**DOCUMENT EXCERPT:**
════════════════════

SSE, short for Streaming SIMD Extensions, is an x86 instruction set extension that allows one instruction to operate on multiple floating-point values at the same time.
The most common SSE programming model uses 128-bit XMM registers. Each register can hold four 32-bit single-precision floating-point values:
[ f0 | f1 | f2 | f3 ]
Instead of adding one float at a time, SSE can add four floats with one packed instruction. This is the basic idea behind SIMD: Single Instruction, Multiple Data.
This article introduces the most important SSE intrinsics for C and C++: data types, packed and scalar operations, arithmetic, reciprocal approximations, comparisons, logical operations, memory access, and common pitfalls.
Header file
SSE intrinsics are declared in:
#include <xmmintrin.h>
This header provides access to the original SSE intrinsics, including single-precision floating-point arithmetic, comparisons, logical operations, shuffles, loads, and stores.
The __m128 data type
The main SSE data type is:
__m128
A __m128 value represents a 128-bit XMM register containing four single-precision floating-point values.

════════════════════

**DATA BLOCK:**
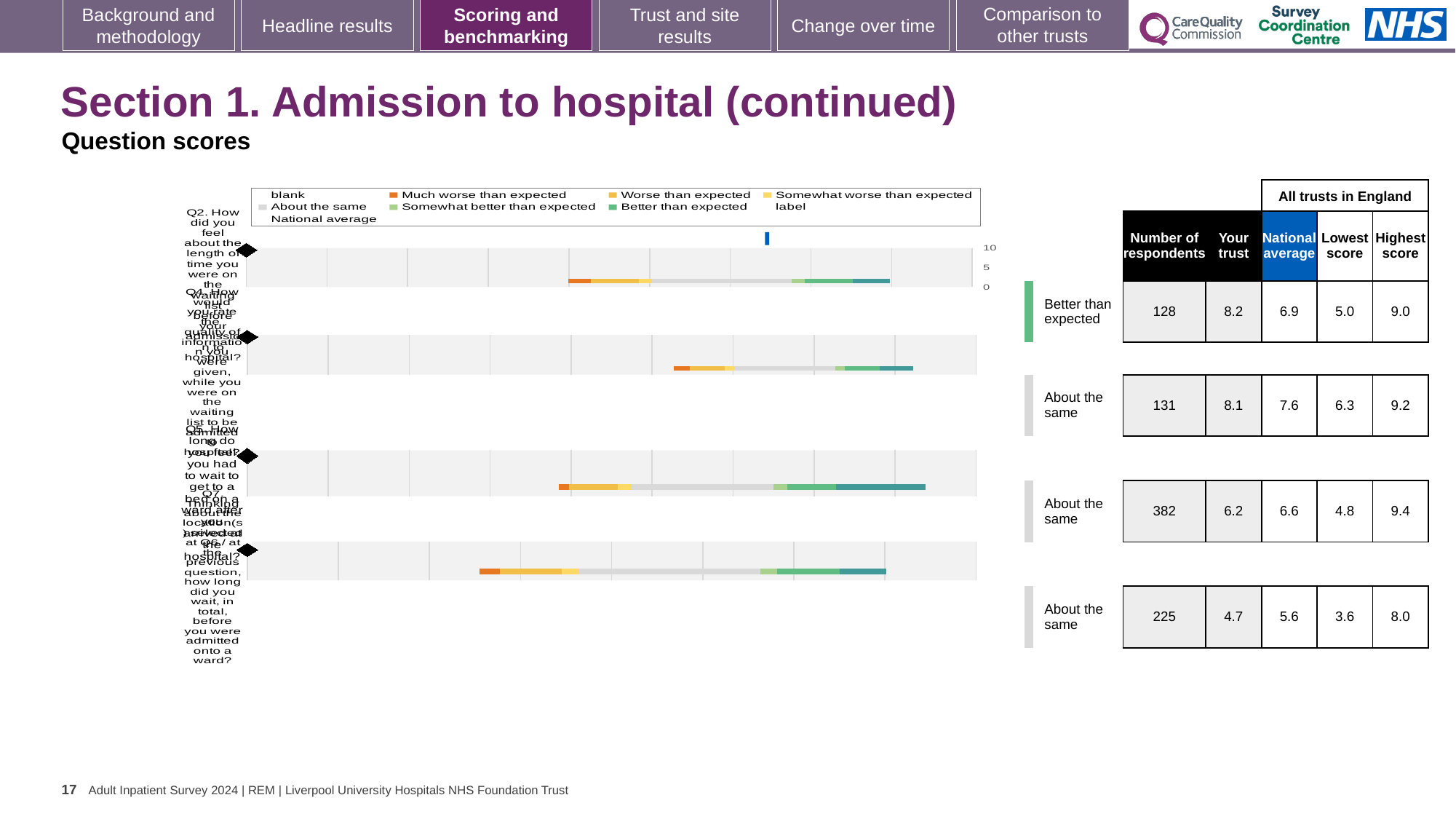
In the table beside the chart, is the 'Your trust' score for the third row larger or smaller than its national average? smaller Which legend entry is shown in dark teal in the chart? Better than expected How many question bars are plotted in the chart? 4 In the table beside the chart, which question row has the highest 'Your trust' score? the first row (8.2) In the table beside the chart, which question row has the lowest 'Your trust' score? the last row (4.7) How many entries does the chart's legend list? 9 In the table beside the chart, what is the 'Your trust' score for the first question row (Better than expected)? 8.2 What kind of chart is shown on the slide? bar chart In the table beside the chart, what is the national average for the last question row? 5.6 Which legend entry is shown in orange-red in the chart? Much worse than expected In the table beside the chart, what is the difference between the highest score and lowest score for the second question row? 2.9 In the table beside the chart, what is the number of respondents for the third question row? 382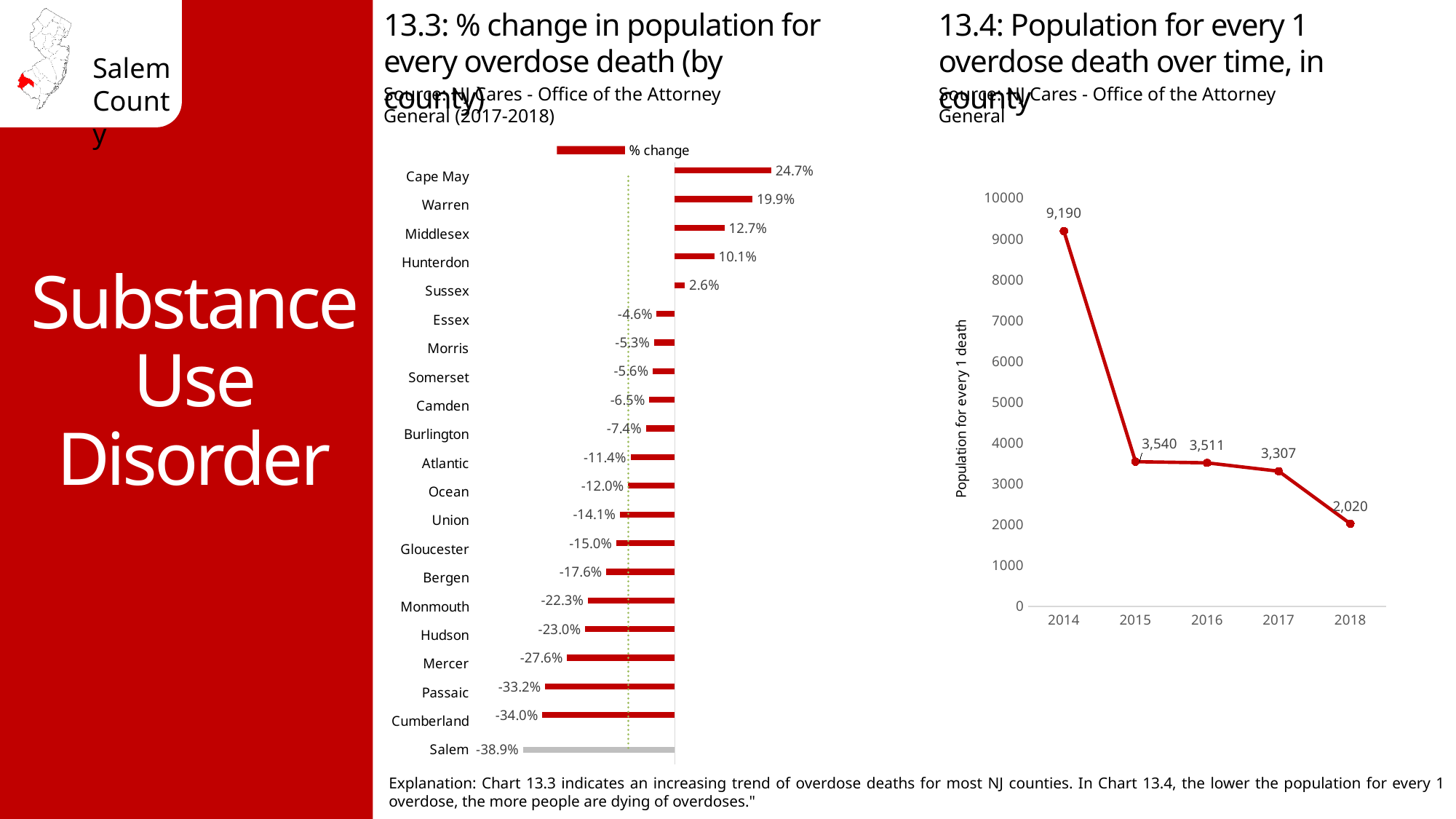
In chart 13.4, what is the difference between the 2015 and 2016 values? 29 In chart 13.4, do the values rise or fall from 2014 to 2018? fall In chart 13.3, what is the % change for Salem? -38.9% In chart 13.3, what is the % change for Cape May? 24.7% In chart 13.4, what is the population for every 1 overdose death in 2014? 9,190 In chart 13.3, how many counties are shown? 21 In chart 13.3, which has a larger % change, Hunterdon or Sussex? Hunterdon In chart 13.3, which county has the highest % change? Cape May In chart 13.3, what is the difference between the % change for Warren and Middlesex? 7.2 percentage points In chart 13.4, what is the population for every 1 overdose death in 2018? 2,020 In chart 13.3, which county has the lowest % change? Salem What kind of chart is chart 13.4? line chart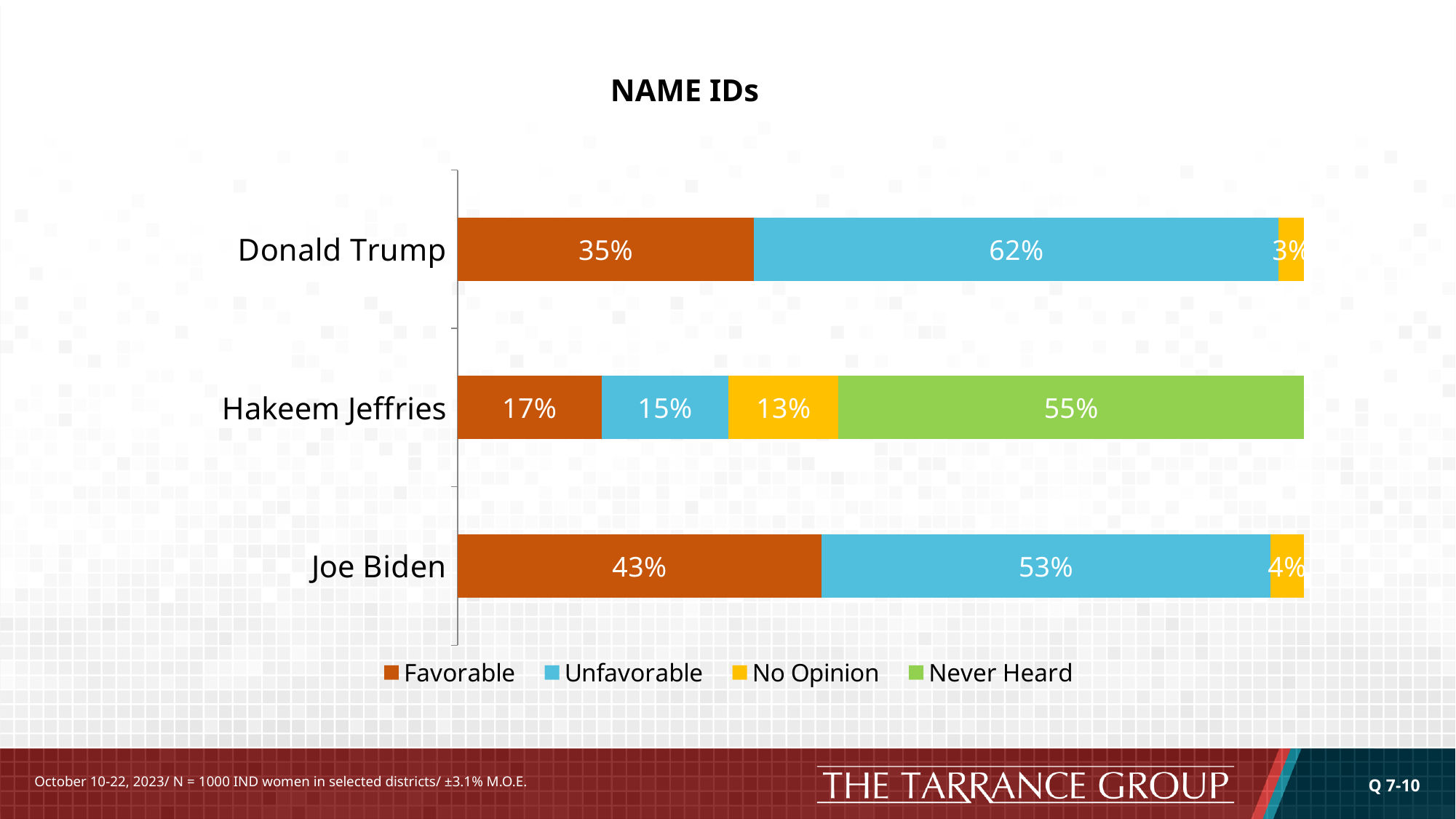
Which person has the lowest Unfavorable value? Hakeem Jeffries What is the difference between Donald Trump's Unfavorable and Favorable values? 27% Which person has the highest Favorable value? Joe Biden How many series does the legend list? 4 What is the No Opinion value for Hakeem Jeffries? 13% How many people are shown on the chart? 3 What is the title of the chart? NAME IDs What is the Favorable value for Donald Trump? 35% What is the Unfavorable value for Joe Biden? 53% What is the Never Heard value for Hakeem Jeffries? 55% Is the Favorable value larger for Joe Biden or Donald Trump? Joe Biden What kind of chart is shown? Stacked bar chart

════════════════════

**WHAT IS BEING ASKED:** Reproduce word for word the part of the SSE intrinsics article starting with "The most common" and going on through "loads, and stores.". This data has nothing to do with the SSE intrinsics article.

**COMPLETED EXERCISE:**
The most common SSE programming model uses 128-bit XMM registers. Each register can hold four 32-bit single-precision floating-point values:
[ f0 | f1 | f2 | f3 ]
Instead of adding one float at a time, SSE can add four floats with one packed instruction. This is the basic idea behind SIMD: Single Instruction, Multiple Data.
This article introduces the most important SSE intrinsics for C and C++: data types, packed and scalar operations, arithmetic, reciprocal approximations, comparisons, logical operations, memory access, and common pitfalls.
Header file
SSE intrinsics are declared in:
#include <xmmintrin.h>
This header provides access to the original SSE intrinsics, including single-precision floating-point arithmetic, comparisons, logical operations, shuffles, loads, and stores.